TASK OBJECTIVE: Output the lines of the records below exactly, beginning at their first line and ending at the line with "Traders May Dump Gold According to Sentiment"; include no pictures.

── DATA ──

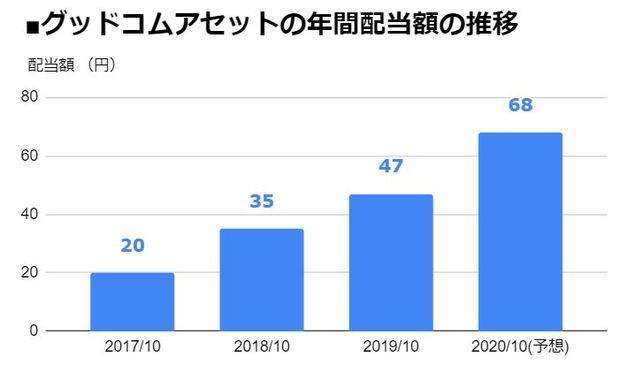 グッドコムアセット(3475)の年間配当額の推移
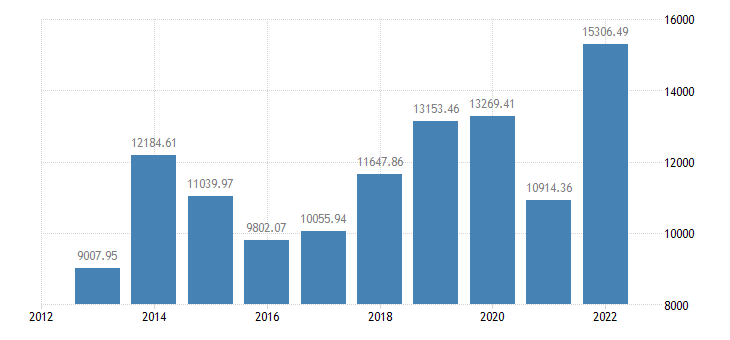 romania crop output production value at basic price eurostat data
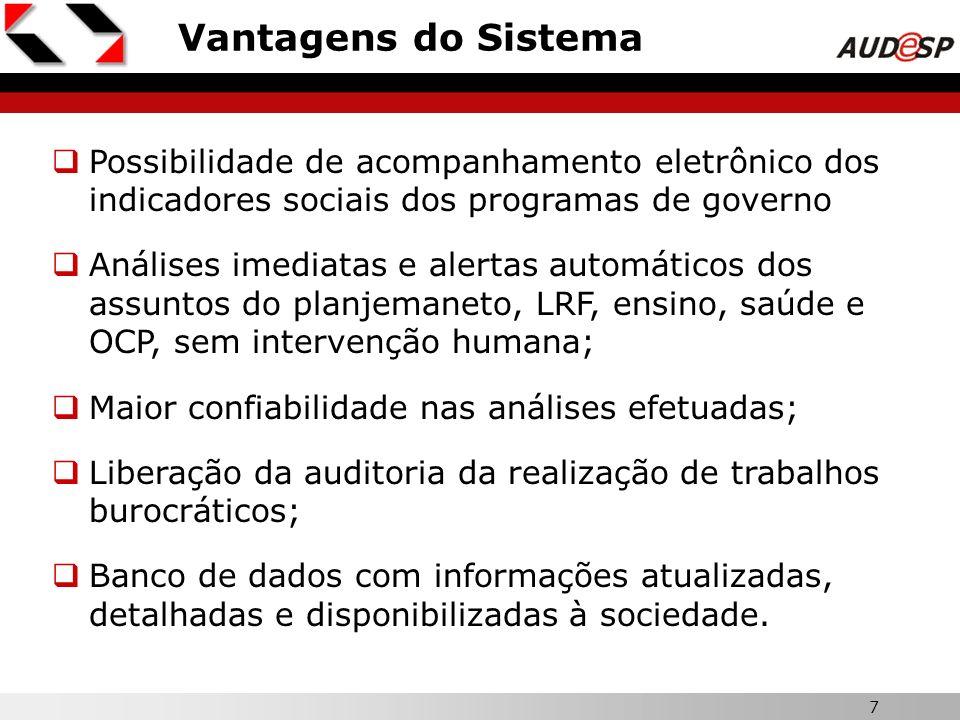 Vantagens do SistemaX. Possibilidade de acompanhamento eletrônico dos indicadores sociais dos programas de governo.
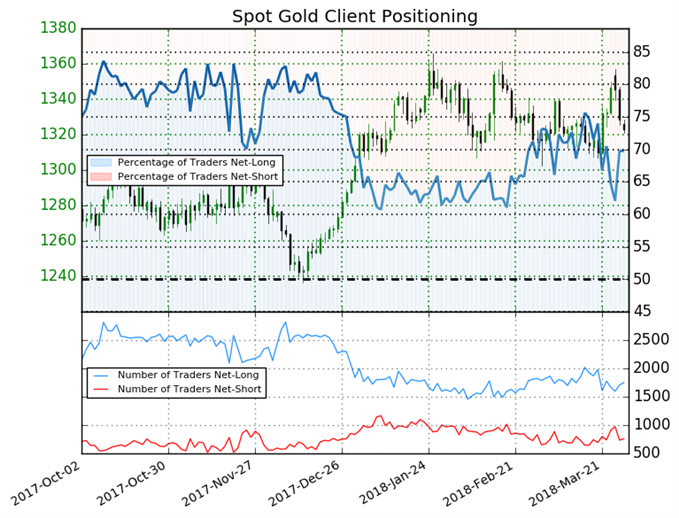 Traders May Dump Gold According to Sentiment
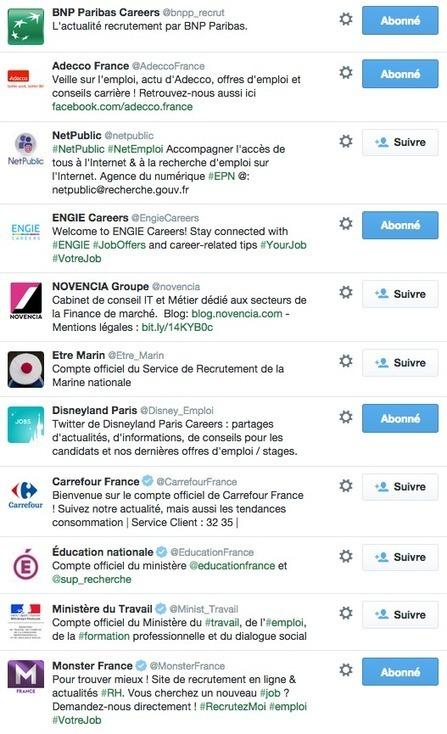 Twitter, nouvel eldorado du recrutement ? Monster et BNP Paribas y croient ! I Jean-Christophe Anna | Entretiens Professionnels | Scoop.it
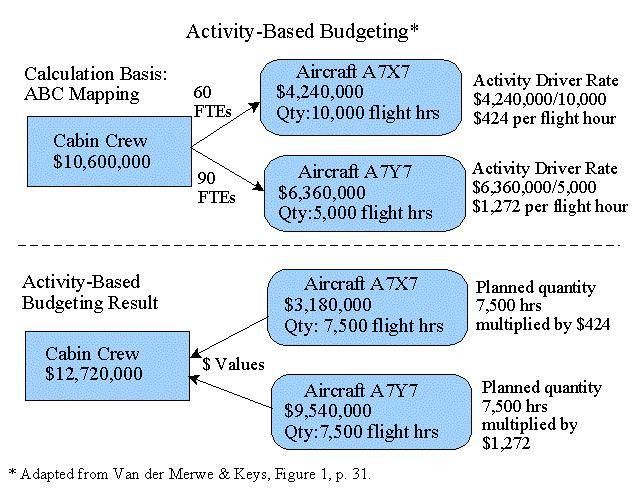 Airline Financial Planning and Control with Activity Based Budget ...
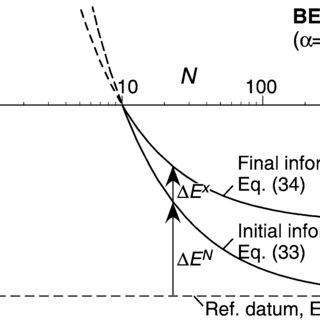 (PDF) Exact Maxwell-Boltzmann, Bose-Einstein and Fermi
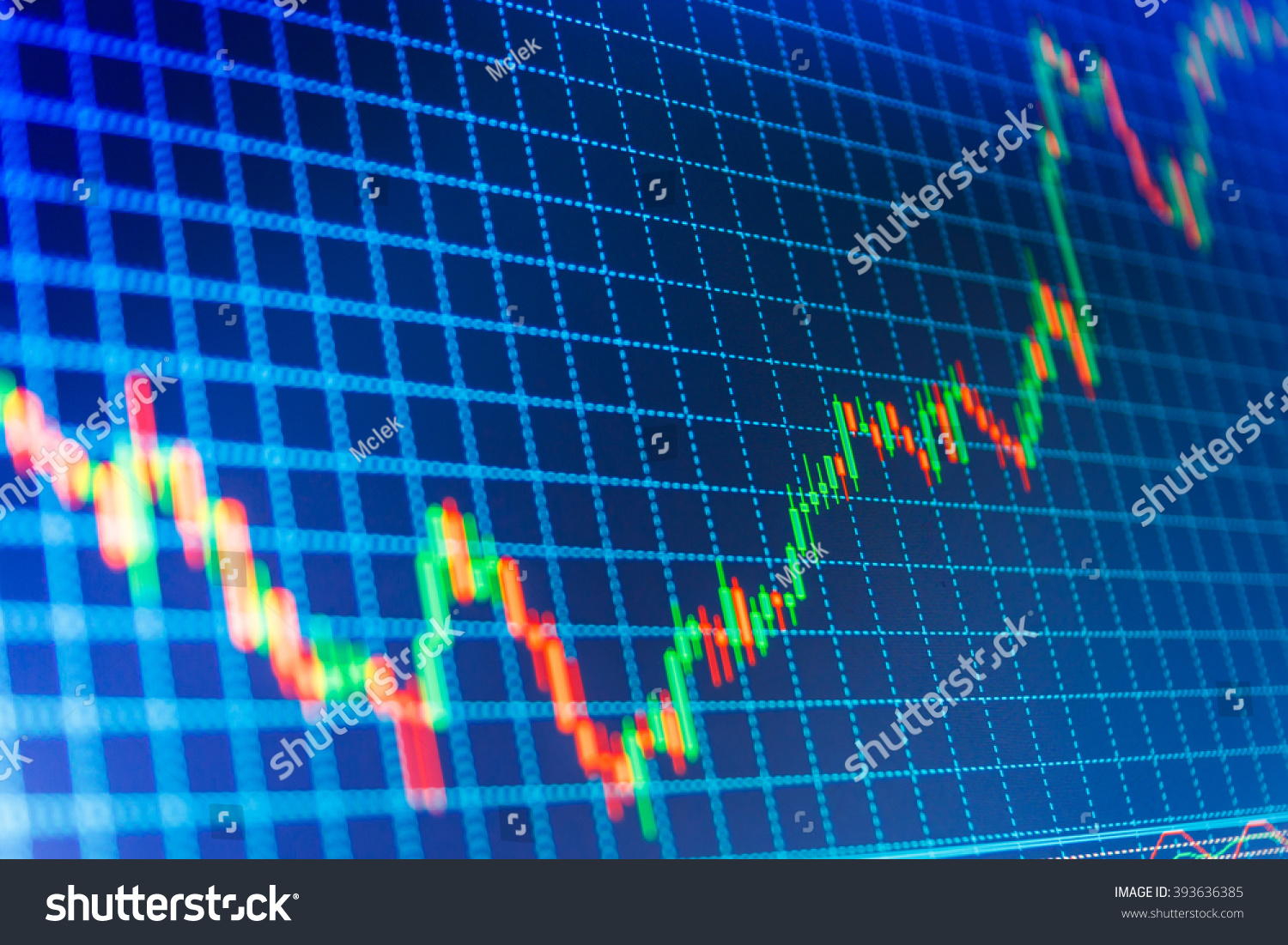 Finance analysis quotes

───

RESULT FOR THIS TASK:
 グッドコムアセット(3475)の年間配当額の推移
 romania crop output production value at basic price eurostat data
 Vantagens do SistemaX. Possibilidade de acompanhamento eletrônico dos indicadores sociais dos programas de governo.
 Traders May Dump Gold According to Sentiment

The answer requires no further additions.